MERHAB 2020:  Implementing Karenia brevis Respiratory Risk Forecast System in the Gulf of Mexico

Investigators: Barbara Kirkpatrick, Richard Stumpf, Katherine Hubbard, Rance Hardison, Wayne Litaker, Tony Reisinger

Institutions: Gulf Coast Ocean Observing System, NOAA NCCOS, FL Fish and Wildlife Research Institute, Texas A&M University

Abstract/project summary

Harmful algal blooms (HABs) of toxic dinoflagellates, in particular Karenia brevis, pose significant health risks along the coasts of the Gulf of Mexico and the Florida East coast. Brevetoxins, unlike many other marine algal toxins, can become aerosolized, resulting in a significant risk to people with chronic respiratory illnesses such as asthma, and results in substantial irritation to other people. As a result, K. brevis blooms cause considerable increases in emergency room visits, and they lead to extensive economic impacts. People who have experienced the unpleasant symptoms (similar to a severe cold) avoid all beaches and nearby businesses.

These blooms are patchy in both space and time. One area might experience a bloom and a nearby area will not, and conditions can change over the course of a day at a single site. The blooms can accumulate at the water’s surface and their transport is impacted by wind conditions.
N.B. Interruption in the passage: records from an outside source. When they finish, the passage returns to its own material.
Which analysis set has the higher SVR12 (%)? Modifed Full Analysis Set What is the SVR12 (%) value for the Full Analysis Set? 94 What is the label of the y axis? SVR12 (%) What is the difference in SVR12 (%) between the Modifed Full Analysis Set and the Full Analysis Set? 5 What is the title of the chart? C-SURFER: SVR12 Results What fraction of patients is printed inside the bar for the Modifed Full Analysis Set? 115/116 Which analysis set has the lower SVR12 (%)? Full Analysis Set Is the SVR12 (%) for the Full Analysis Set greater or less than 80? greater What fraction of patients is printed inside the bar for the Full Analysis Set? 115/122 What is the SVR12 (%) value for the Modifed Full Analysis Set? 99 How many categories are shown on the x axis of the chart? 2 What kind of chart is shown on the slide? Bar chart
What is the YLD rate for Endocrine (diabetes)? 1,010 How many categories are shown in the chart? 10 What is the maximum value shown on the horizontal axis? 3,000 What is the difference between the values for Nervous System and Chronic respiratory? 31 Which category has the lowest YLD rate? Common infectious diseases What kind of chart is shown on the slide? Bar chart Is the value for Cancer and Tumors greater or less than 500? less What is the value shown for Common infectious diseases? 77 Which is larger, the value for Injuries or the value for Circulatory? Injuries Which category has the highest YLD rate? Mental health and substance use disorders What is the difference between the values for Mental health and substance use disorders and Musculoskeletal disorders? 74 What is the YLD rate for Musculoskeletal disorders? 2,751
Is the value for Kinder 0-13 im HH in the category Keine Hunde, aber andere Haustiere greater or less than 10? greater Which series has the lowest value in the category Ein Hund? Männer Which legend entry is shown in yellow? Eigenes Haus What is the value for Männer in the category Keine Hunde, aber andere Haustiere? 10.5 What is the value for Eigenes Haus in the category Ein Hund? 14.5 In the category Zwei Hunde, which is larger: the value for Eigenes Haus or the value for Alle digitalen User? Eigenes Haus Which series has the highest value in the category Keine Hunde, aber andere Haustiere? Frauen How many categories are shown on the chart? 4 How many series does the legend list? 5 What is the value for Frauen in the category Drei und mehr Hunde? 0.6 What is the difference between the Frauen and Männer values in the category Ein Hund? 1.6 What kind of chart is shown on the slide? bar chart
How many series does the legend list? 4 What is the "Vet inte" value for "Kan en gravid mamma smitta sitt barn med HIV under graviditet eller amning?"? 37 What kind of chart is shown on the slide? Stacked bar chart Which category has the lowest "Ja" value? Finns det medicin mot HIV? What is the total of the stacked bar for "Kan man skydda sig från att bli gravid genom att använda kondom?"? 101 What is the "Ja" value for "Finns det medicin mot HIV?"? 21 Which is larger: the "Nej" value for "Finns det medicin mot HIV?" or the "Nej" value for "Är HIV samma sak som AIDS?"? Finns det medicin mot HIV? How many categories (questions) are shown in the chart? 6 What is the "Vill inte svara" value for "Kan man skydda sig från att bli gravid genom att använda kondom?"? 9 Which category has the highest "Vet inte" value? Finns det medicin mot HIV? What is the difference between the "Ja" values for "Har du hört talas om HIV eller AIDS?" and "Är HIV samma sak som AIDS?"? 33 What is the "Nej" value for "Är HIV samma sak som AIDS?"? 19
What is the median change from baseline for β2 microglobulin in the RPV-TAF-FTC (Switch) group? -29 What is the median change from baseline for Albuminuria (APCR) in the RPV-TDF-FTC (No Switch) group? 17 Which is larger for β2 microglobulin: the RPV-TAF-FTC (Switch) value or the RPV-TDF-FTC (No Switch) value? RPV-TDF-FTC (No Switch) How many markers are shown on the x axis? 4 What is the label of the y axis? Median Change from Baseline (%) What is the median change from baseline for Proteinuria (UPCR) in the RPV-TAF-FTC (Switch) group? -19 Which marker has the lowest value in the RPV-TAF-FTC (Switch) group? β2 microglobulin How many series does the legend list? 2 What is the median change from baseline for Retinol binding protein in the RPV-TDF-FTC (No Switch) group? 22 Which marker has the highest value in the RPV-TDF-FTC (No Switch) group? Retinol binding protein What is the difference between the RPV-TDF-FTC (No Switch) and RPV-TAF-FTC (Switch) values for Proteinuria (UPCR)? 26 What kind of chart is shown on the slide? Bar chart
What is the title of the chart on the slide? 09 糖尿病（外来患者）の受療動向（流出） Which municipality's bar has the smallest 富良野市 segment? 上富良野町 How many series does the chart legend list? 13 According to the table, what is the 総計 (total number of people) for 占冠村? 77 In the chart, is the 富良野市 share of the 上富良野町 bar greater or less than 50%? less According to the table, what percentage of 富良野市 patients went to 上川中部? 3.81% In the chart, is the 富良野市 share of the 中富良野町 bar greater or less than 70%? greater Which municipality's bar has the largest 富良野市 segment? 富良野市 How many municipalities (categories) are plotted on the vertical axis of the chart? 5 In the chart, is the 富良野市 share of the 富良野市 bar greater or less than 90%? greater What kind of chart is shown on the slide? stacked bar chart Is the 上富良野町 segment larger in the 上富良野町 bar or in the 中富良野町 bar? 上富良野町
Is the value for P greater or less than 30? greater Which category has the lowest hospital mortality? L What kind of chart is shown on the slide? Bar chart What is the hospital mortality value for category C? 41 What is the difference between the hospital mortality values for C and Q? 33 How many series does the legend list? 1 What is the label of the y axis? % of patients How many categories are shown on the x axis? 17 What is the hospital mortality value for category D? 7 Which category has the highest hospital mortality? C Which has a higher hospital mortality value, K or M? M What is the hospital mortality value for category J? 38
Aerosols also vary with wind intensity. Rapid, timely, and spatially extensive detection and monitoring of these blooms is vital for public health and safety. The current standard for monitoring K. brevis blooms involve identification and enumeration by light microscopy, which takes skill and time. Respiratory impacts of brevetoxin are provided on broad (day to week) scales, without information or consideration of spatial patchiness or variations in winds on shorter time scales.

This project will resolve these gaps. For K. brevis, recent improvements in weather models allows forecasts to be supplied at resolutions of several kilometers and a few hours, capturing such phenomena as sea breezes. The efficacy of this approach via implementation of respiratory forecasts every 3 hours through the day at multiple beaches using daily conventional cell counts has been demonstrated. Also demonstrated is a low cost ($400) field system, the “HABscope”, that uses a combination of traditional tools, a microscope, with the newest technologies, tablet computers and feature recognition software, to count K. brevis cells in <5 minutes. The recognition of individual cells is based on shape and swimming behavior (the latter is a characteristic of dinoflagellates). Such a system can be deployed by volunteers with limited training, allowing timely cell counts at individual beaches, each day. The project will establish a system to routinely forecast respiratory risk with a volunteer/citizen scientist system that substantially enhances existing monitoring programs, primarily dependent on satellite data and weekly monitoring with conventional microscopy.

This project will establish the reliability of HABscope and determine the lower limit of detection. It will establish a network that incorporates state monitoring partners and citizen scientists to show that the HABscope-based forecast system can provide robust, timely and useful bloom locations and respiratory forecasts. It will also demonstrate the potential broader utility of the HABscope by examining its ability to detect and quantify blooms of Pyrodinium bahamense, a toxic dinoflagellate of particular concern in Florida estuaries. P. bahamense produces saxitoxin, which can produce saxitoxin pufferfish poisoning, a public risk through recreational fisheries, and paralytic shellfish poisoning (PSP), which causes closures of shellfish harvesting.